DoReFa quantizer with higher number of MACs/Ops, Grouped convs as custom ops on LCE 0.7.0

Question

DoReFa quantizer with higher number of MACs/Ops, Grouped convs as custom ops on LCE 0.7.0

Opened this issue 2 years ago · 3 comments

Hello, I have a couple of questions regarding quantizer options for Larq and LCE.

I am designing a BNN using the DoReFa quantizer, however, I noticed a very high number of estimated MACs and Ops when converting the model for ARM64. Changing the quantizer to "ste_sign" dramatically lowered the number of MACs and Ops.

I was wondering if there is a way to use the DoReFa quantizer for training without the serious overhead of operations when converting and running the model for inference in LCE? Is the "ste_sign" quantizer the only viable option for efficient inference?

Thank you for the excellent work and for your attention.

Answer 1 · 2022-07-26T18:30:01.000Z

I noticed some issues with the latest version only (0.7.0) but not the one before (0.6.2).
Grouped convolutions (FP or binary) are converted as custom ops in the latest version.

Example:
Grouped (g=2) convs converter output:

2022-07-26 13:06:17.469686: W external/org_tensorflow/tensorflow/compiler/mlir/lite/flatbuffer_export.cc:1903] The following operation(s) need TFLite custom op implementation(s):
Custom ops: Conv2D
Details:
tf.Conv2D(tensor<1x32x32x64xf32>, tensor<5x5x32x32xf32>) -> (tensor<1x11x11x32xf32>) : {data_format = "NHWC", dilations = [1, 1, 1, 1], explicit_paddings = [], padding = "SAME", strides = [1, 3, 3, 1], use_cudnn_on_gpu = true}
See instructions: https://www.tensorflow.org/lite/guide/ops_custom
2022-07-26 13:06:17.469772: I external/org_tensorflow/tensorflow/compiler/mlir/lite/flatbuffer_export.cc:1963] Estimated count of arithmetic ops: 5792 ops, equivalently 2896 MACs

Estimated count of arithmetic ops: 5792 ops, equivalently 2896 MACs

Quantizer small example (2 qconv layers):

Example with ste_sign mode="weights":

2022-07-26 13:14:57.680246: I external/org_tensorflow/tensorflow/compiler/mlir/lite/flatbuffer_export.cc:1963] Estimated count of arithmetic ops: 1.164 M ops, equivalently 0.582 M MACs

Estimated count of arithmetic ops: 1.164 M ops, equivalently 0.582 M MACs

Changing to DoReFa mode="weights":

2022-07-26 13:16:05.771057: I external/org_tensorflow/tensorflow/compiler/mlir/lite/flatbuffer_export.cc:1963] Estimated count of arithmetic ops: 1.663 M ops, equivalently 0.831 M MACs

Estimated count of arithmetic ops: 1.663 M ops, equivalently 0.831 M MACs

I was able to successfully benchmark my model with DoReFa and grouped convolutions converted on version 0.6.2 with a better-than-expected efficiency but not the one converted with version 0.7.0
I am using Tensorflow 2.8.0 and larq 0.12.2

Answer 2 · 2022-07-26T21:46:23.000Z

Sorry for the late reply.

I noticed some issues with the latest version only (0.7.0) but not the one before (0.6.2).
Grouped convolutions (FP or binary) are converted as custom ops in the latest version.
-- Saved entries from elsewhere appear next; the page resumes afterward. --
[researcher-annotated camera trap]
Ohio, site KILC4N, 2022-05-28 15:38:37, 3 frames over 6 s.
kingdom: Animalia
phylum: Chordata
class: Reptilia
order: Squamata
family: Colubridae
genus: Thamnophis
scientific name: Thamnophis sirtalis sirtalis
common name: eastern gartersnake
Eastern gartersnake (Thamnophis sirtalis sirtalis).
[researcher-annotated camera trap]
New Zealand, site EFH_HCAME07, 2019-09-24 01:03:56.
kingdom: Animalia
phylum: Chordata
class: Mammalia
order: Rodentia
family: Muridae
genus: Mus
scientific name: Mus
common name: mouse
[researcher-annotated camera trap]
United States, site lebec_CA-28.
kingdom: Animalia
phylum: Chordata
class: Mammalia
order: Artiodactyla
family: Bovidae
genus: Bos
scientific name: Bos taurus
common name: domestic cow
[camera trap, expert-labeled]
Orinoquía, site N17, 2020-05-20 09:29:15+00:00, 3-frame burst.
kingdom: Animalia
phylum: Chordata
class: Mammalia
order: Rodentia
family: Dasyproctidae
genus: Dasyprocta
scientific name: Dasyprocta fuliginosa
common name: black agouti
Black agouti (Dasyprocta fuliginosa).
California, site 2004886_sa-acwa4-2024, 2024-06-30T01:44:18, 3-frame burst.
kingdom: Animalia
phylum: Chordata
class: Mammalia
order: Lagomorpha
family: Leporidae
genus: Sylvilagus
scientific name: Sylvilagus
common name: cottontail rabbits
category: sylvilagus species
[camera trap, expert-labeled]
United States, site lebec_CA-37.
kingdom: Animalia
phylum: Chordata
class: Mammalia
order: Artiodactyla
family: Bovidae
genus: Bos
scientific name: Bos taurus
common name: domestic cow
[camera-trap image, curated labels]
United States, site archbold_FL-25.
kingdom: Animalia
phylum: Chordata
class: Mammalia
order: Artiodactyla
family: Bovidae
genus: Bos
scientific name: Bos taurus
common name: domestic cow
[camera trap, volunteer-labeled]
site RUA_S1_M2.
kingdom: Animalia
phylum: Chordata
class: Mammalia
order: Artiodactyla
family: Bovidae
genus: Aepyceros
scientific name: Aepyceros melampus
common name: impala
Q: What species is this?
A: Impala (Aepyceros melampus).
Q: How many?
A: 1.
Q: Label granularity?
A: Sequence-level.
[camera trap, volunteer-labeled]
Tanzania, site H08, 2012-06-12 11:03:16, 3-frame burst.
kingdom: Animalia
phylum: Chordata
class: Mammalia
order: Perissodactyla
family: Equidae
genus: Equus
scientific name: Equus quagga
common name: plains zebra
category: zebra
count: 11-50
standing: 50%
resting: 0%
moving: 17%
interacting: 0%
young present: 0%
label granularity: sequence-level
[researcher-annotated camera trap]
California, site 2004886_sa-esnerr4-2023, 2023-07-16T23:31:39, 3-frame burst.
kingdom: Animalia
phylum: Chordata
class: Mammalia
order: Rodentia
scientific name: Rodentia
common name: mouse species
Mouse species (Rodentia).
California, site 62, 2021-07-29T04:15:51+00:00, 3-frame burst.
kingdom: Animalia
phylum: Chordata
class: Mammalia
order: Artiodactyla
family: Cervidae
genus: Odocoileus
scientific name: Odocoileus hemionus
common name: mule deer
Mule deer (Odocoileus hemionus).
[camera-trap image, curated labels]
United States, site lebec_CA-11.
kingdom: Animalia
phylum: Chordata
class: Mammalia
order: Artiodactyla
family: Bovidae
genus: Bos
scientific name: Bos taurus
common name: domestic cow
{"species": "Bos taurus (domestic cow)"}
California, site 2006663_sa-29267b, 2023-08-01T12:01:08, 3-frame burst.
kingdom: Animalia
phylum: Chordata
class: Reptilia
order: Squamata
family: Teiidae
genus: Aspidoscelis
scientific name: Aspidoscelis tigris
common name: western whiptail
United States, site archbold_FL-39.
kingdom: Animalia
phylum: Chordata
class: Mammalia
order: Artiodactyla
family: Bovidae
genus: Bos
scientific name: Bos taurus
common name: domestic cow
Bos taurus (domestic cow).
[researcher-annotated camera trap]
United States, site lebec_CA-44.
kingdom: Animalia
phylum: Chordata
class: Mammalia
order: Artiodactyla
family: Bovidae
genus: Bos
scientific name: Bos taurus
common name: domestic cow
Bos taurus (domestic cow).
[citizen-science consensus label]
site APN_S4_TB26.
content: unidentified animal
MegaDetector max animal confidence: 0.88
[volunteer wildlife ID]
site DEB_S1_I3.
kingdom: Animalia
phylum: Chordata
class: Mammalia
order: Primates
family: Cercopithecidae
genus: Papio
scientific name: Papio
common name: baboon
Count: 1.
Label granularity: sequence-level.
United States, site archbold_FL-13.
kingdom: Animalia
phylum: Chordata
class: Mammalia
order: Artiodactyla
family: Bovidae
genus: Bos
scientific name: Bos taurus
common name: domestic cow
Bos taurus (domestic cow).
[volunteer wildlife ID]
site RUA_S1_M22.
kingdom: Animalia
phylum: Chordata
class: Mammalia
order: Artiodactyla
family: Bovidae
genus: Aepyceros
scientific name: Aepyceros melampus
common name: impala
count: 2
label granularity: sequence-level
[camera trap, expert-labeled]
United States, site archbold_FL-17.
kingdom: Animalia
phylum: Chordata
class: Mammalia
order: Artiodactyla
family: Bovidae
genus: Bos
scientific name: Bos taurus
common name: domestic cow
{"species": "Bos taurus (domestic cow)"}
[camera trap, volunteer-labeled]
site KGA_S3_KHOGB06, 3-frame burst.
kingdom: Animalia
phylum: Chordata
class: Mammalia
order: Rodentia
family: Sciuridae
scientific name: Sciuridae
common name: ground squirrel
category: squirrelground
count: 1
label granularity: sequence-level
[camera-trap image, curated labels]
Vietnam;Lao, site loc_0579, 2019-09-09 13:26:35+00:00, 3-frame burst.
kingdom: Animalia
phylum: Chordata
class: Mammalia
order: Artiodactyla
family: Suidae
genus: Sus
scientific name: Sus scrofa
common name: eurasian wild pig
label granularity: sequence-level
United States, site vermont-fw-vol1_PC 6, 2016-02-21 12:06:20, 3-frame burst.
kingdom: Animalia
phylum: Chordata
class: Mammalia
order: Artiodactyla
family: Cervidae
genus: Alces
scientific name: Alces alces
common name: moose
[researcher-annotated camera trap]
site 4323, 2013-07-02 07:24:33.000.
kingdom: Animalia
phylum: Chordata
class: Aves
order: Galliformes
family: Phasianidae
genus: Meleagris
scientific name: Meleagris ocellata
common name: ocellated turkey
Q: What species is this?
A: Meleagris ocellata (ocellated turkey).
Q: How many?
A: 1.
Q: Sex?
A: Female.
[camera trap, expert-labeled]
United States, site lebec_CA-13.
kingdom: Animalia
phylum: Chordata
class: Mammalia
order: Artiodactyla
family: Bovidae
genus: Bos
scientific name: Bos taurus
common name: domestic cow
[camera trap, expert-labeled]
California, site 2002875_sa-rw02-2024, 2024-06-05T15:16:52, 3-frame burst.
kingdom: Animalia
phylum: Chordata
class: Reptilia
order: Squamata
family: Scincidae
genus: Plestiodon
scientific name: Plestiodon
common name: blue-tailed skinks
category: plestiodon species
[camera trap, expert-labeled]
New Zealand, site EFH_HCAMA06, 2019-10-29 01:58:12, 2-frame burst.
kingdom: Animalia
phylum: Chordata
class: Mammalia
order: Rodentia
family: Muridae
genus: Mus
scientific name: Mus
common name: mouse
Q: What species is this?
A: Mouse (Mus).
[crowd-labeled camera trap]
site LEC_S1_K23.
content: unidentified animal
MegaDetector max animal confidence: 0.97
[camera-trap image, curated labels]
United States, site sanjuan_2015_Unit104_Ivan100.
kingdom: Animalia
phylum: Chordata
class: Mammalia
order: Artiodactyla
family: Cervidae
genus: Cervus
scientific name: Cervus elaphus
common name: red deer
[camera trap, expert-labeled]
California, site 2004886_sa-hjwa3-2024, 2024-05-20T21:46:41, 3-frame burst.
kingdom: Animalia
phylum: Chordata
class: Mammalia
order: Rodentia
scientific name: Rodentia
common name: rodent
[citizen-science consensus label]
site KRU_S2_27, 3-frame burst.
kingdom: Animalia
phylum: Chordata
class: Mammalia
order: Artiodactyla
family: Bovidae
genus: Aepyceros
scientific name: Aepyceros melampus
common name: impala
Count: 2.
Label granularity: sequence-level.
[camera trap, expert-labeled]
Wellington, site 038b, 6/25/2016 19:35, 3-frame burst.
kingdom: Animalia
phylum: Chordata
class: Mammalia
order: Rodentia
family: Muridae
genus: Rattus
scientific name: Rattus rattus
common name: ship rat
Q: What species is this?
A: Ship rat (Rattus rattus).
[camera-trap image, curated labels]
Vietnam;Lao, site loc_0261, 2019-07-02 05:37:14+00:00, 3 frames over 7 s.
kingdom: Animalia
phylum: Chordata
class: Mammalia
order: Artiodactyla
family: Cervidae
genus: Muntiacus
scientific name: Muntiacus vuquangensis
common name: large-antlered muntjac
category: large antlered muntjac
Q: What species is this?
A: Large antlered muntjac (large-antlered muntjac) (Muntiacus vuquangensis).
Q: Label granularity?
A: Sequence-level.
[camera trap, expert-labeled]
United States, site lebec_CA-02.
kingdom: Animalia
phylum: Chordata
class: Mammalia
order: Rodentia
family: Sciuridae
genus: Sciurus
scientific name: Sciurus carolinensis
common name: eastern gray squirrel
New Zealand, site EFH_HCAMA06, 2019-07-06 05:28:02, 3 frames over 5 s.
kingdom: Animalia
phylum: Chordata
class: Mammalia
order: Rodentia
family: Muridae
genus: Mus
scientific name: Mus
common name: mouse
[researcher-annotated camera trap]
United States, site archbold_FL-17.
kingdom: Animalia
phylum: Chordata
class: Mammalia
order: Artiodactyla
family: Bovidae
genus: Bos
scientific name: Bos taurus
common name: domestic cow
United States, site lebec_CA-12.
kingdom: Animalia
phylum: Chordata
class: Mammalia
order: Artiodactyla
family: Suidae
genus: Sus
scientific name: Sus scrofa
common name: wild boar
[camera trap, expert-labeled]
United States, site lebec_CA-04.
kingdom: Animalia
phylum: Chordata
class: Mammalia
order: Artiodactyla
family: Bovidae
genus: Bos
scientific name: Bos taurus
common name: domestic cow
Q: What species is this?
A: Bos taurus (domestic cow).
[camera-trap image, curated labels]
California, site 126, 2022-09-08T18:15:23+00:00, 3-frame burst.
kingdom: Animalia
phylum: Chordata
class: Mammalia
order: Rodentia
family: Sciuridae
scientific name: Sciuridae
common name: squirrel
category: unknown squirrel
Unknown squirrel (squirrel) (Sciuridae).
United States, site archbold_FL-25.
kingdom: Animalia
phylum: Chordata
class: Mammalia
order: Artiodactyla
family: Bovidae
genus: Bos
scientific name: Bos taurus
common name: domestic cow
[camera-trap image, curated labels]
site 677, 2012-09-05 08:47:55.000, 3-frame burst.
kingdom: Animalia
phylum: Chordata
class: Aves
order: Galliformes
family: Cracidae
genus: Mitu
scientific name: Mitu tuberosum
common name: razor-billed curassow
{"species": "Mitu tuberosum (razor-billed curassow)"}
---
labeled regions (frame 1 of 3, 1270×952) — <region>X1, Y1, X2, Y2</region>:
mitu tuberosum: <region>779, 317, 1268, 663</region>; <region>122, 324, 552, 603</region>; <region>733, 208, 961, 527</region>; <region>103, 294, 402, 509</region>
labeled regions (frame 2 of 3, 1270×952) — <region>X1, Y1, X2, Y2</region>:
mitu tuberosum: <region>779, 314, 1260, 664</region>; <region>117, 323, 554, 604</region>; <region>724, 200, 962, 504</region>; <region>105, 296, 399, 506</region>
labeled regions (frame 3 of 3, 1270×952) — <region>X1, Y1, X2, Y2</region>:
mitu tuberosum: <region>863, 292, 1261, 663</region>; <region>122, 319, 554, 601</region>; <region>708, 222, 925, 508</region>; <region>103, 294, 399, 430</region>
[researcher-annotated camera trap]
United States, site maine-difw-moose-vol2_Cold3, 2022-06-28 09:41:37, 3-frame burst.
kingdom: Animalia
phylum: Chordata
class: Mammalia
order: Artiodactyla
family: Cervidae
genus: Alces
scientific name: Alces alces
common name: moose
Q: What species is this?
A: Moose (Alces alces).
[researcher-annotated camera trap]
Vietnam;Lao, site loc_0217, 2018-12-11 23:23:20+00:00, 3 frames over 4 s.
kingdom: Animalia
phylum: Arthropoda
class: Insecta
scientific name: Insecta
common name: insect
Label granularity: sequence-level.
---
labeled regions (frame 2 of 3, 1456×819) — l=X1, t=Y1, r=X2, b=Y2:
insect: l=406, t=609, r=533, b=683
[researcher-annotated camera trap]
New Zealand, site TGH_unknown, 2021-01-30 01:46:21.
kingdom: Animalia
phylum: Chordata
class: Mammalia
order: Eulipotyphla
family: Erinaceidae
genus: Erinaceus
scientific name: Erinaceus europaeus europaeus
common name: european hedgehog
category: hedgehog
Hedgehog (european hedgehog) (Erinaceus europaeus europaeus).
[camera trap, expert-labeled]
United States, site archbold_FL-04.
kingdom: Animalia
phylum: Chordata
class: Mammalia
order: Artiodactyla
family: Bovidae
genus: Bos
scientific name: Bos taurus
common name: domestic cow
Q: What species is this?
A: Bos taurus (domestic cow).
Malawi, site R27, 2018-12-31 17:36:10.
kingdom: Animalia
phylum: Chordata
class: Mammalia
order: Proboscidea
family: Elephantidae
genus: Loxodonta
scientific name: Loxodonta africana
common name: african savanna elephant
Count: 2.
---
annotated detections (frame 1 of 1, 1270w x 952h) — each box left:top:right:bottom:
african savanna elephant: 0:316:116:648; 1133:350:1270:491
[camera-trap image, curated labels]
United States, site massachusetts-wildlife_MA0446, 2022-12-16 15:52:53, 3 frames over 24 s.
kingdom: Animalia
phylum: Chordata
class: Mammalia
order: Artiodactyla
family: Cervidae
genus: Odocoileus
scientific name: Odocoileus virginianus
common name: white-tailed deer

Unfortunately this was an issue with TensorFlow 2.8 which LCE 0.7.0 uses under the hood. This has been fixed on master since we upgraded to 2.9, but we haven't published a new release with it yet. Sorry about that. For now, I'd recommend sticking with 0.6.2 if grouped convolution support is required.

Is the "ste_sign" quantizer the only viable option for efficient inference?

For binarised convolutions this is recommended for the activation. You can also use custom activation quantisers as well, but to make sure they convert correctly they should be implemented with larq.math.sign which unfortunately is not the case for DoReFa. Regarding weight quantization other quantisers should work fine as long as they binarise to {-1, 1} or {-alpha, alpha}.

I recommend looking at the converted model in Netron to make sure the conversion worked as intended.

Answer 3 · 2022-08-25T09:44:13.000Z

I noticed some issues with the latest version only (0.7.0) but not the one before (0.6.2).
Grouped convolutions (FP or binary) are converted as custom ops in the latest version.

@lluevano sorry for the delay. We just release v0.8.0 including a fix for this. Let me know if that works for you.